The name for the business comes from Ms Dawson’s own religious beliefs.
“I’m a Catholic and it has a personal meaning to me,” she said. “It means the holy spirit. That was a personal thing.”
While studying photography at university the 27-year-old learnt body piercing and also did her tattoo apprenticeship.
Although she faced gender discrimination when starting off in the male dominated tattoo industry, Ms Dawson says that things have “definitely improved massively” since then.
She added: “It was very male orientated and unfortunately women tattooists weren’t really looked at as equal but they are now and there are some amazing artists, male and female, out there.”
The reason for the change in attitudes is due to the increasing trend of more and more people getting inked.
“More people are getting them from all walks of life and therefore it’s more accepted,” she said. “I think that’s played a big part.”
With gender discrimination in the headlines of late, how women are perceived and treated in the tattoo industry is likely to improve further, says Ms Dawson.
The young entrepreneur is also looking to push a positive message about Rotherham.
She said: “There’s an amazing array of independent businesses in Rotherham that are going unnoticed.

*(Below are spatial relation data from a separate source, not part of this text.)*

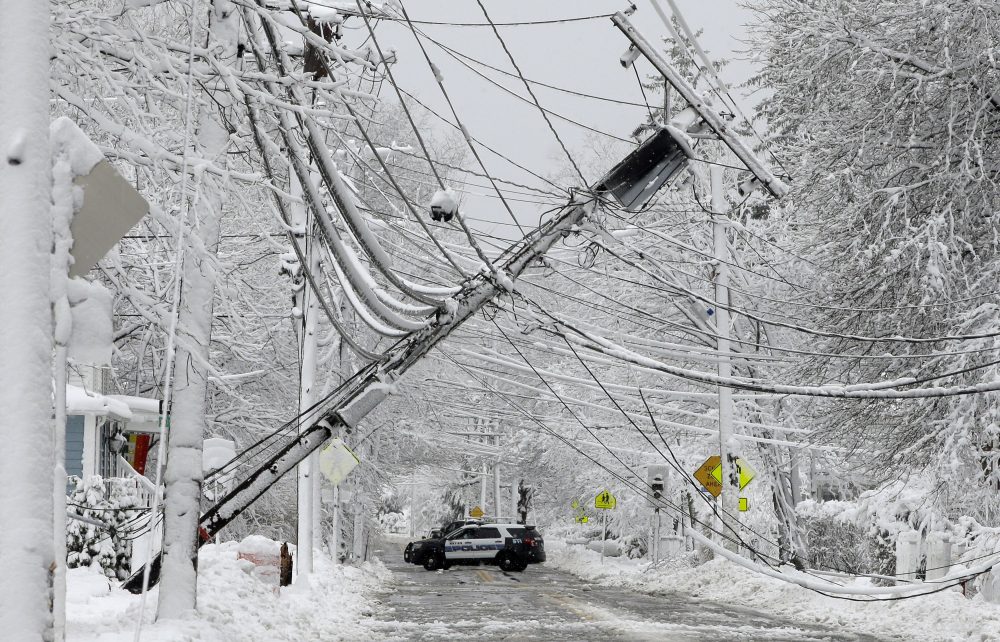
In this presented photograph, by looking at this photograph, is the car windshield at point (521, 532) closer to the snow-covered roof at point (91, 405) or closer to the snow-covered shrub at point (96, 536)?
the snow-covered roof at point (91, 405)

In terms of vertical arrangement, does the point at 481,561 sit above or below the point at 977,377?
Answer: below

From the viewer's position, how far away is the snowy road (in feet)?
51.0

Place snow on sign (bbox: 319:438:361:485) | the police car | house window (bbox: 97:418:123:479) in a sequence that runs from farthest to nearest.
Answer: the police car → house window (bbox: 97:418:123:479) → snow on sign (bbox: 319:438:361:485)

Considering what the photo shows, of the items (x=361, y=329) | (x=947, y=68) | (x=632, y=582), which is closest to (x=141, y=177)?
(x=947, y=68)

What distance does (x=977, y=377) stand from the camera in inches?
563

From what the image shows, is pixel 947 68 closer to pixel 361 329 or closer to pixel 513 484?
pixel 361 329

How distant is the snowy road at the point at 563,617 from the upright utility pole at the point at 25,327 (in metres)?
10.1

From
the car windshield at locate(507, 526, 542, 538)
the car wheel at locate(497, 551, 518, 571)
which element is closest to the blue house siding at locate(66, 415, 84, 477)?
the car wheel at locate(497, 551, 518, 571)

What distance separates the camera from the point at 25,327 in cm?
562

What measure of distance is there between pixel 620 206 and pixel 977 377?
4878 millimetres

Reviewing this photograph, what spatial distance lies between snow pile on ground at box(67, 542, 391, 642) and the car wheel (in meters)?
17.3

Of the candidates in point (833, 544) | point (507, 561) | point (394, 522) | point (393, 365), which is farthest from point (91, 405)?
point (394, 522)

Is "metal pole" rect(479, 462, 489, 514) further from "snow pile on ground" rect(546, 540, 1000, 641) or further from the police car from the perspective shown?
"snow pile on ground" rect(546, 540, 1000, 641)

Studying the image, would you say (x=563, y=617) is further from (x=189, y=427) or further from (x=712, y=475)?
(x=189, y=427)
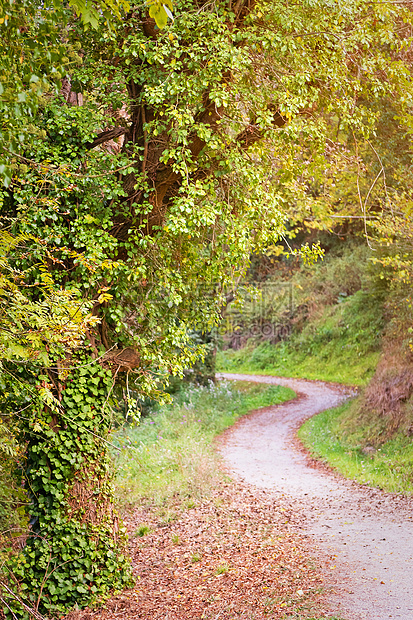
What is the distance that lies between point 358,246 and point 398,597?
2190 cm

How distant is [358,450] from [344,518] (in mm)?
3571

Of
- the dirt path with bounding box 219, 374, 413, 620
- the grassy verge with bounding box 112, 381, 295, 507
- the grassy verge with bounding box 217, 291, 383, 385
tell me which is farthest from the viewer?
the grassy verge with bounding box 217, 291, 383, 385

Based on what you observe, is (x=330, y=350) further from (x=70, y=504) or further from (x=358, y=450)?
(x=70, y=504)

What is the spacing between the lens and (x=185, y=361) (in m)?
7.36

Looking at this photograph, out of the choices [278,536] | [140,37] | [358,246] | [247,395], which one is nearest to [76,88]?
[140,37]

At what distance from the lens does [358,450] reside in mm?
11656

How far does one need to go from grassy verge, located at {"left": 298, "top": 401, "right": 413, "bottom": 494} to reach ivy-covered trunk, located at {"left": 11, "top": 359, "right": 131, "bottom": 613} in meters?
5.08

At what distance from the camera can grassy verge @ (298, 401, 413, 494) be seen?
9.70 meters

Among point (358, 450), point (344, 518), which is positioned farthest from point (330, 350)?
point (344, 518)

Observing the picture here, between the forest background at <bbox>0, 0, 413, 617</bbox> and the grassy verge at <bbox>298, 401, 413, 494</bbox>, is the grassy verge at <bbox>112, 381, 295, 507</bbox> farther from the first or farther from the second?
the grassy verge at <bbox>298, 401, 413, 494</bbox>

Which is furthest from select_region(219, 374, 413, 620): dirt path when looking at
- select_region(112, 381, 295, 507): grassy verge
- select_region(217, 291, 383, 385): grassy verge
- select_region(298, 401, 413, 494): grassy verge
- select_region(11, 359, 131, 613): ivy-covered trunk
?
select_region(217, 291, 383, 385): grassy verge

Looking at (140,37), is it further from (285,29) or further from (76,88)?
(285,29)

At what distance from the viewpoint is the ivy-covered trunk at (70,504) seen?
624 cm

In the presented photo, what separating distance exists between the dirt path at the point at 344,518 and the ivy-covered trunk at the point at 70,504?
9.23 ft
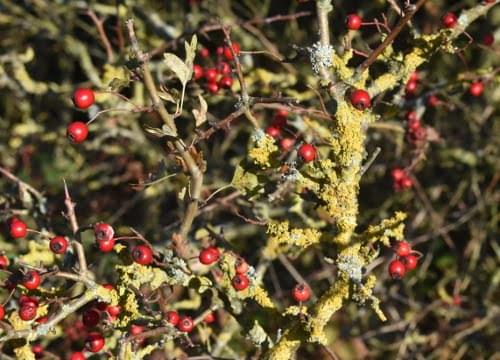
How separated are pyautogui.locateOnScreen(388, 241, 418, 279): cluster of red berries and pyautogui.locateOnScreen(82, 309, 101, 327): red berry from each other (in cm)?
85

It’s got such potential.
“I’m a massive supporter of Rotherham town centre.
“We’re trying to push that message and if everybody else can recognise that then it’s going to be thriving.”
Recognition from enterprises
Emily Dawson was named Rotherham Young Entrepreneur of the Year by Rotherham Youth Enterprise and UK Steel Enterprise.
Ms Dawson was presented with a cheque for £1,000 at an awards ceremony at Magna Science Centre.
She will be using the £1,000 prize fund to purchase an Apple iMac for her second studio.
In addition, winners in four other categories each walked away with £500 to contribute to the further success of their individual businesses.
UK Steel Enterprise looks to aid economic development in areas impacted by the downturn in the steel industry. It is a wholly owned subsidiary of Tata Steel and provides equity and loan finance.